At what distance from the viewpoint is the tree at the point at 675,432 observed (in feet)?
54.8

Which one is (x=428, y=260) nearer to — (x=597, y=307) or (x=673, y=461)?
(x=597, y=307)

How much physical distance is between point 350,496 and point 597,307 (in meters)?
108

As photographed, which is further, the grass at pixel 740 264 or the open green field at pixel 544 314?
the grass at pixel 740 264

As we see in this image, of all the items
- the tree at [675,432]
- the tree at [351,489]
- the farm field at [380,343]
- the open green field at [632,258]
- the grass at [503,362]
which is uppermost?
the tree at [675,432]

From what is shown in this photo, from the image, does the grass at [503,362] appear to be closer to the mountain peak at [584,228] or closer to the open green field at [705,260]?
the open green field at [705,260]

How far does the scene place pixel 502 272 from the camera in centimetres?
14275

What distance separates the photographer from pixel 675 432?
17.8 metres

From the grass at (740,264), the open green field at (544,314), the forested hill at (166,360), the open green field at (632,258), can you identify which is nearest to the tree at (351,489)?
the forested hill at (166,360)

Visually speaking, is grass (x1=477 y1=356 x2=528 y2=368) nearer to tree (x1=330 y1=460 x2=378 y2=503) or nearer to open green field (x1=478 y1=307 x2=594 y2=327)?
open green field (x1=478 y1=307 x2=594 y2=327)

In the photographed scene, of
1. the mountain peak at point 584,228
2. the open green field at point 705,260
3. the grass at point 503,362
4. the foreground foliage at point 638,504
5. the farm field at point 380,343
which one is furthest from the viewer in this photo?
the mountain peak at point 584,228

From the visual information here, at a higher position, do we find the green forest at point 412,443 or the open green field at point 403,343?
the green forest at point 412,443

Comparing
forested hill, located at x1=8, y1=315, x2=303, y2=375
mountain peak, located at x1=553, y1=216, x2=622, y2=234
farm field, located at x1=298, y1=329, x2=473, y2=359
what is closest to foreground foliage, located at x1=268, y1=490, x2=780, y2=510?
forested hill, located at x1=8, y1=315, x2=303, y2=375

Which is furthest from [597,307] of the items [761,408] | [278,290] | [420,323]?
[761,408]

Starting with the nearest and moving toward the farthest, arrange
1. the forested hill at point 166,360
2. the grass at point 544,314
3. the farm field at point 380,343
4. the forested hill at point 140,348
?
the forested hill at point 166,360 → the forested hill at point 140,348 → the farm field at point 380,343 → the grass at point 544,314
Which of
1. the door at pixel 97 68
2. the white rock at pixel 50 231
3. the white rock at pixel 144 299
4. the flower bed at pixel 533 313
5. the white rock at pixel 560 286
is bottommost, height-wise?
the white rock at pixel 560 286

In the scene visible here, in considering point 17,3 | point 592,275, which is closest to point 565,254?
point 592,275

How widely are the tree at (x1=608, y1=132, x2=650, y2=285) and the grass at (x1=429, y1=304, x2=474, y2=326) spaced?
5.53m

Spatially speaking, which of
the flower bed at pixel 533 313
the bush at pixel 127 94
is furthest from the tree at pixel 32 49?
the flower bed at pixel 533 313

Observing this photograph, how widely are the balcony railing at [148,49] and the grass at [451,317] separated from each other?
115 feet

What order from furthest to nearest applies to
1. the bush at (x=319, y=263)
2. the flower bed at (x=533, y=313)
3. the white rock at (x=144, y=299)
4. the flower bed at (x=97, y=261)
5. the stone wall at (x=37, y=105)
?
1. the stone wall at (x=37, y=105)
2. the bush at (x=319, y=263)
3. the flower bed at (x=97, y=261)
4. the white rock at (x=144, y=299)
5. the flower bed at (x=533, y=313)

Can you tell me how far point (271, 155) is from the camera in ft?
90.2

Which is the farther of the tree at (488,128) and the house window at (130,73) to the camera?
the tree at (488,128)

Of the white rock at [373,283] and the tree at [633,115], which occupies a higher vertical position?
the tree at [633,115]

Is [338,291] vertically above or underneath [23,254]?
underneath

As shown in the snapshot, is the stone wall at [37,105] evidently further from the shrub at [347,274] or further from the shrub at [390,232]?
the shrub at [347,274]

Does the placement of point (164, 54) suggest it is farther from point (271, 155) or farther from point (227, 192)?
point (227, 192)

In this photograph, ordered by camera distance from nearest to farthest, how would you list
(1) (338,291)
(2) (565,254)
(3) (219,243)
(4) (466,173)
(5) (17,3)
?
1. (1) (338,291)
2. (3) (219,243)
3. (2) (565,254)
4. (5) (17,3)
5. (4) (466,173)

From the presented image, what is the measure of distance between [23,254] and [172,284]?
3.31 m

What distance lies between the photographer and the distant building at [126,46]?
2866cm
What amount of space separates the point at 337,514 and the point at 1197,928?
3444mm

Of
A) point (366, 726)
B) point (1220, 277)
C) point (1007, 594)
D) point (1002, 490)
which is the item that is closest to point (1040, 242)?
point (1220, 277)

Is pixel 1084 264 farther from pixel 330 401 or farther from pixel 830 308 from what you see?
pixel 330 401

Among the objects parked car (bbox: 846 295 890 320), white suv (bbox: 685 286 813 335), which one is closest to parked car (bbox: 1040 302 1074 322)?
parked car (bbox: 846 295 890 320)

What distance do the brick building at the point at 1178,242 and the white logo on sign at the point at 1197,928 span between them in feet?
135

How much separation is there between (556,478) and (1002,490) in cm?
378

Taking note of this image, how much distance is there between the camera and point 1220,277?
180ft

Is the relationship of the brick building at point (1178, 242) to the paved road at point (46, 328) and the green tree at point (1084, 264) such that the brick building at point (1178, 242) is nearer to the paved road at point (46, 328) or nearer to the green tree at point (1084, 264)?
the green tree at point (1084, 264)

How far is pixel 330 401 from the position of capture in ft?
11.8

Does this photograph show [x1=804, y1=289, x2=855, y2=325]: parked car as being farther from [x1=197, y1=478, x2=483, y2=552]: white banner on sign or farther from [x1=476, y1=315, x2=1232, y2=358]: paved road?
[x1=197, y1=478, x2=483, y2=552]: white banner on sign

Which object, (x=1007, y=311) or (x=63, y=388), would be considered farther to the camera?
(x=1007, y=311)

****************

Exercise :: Count the lines in the material above that contain the word "separates", and reply with the number only.

Response to the task :: 2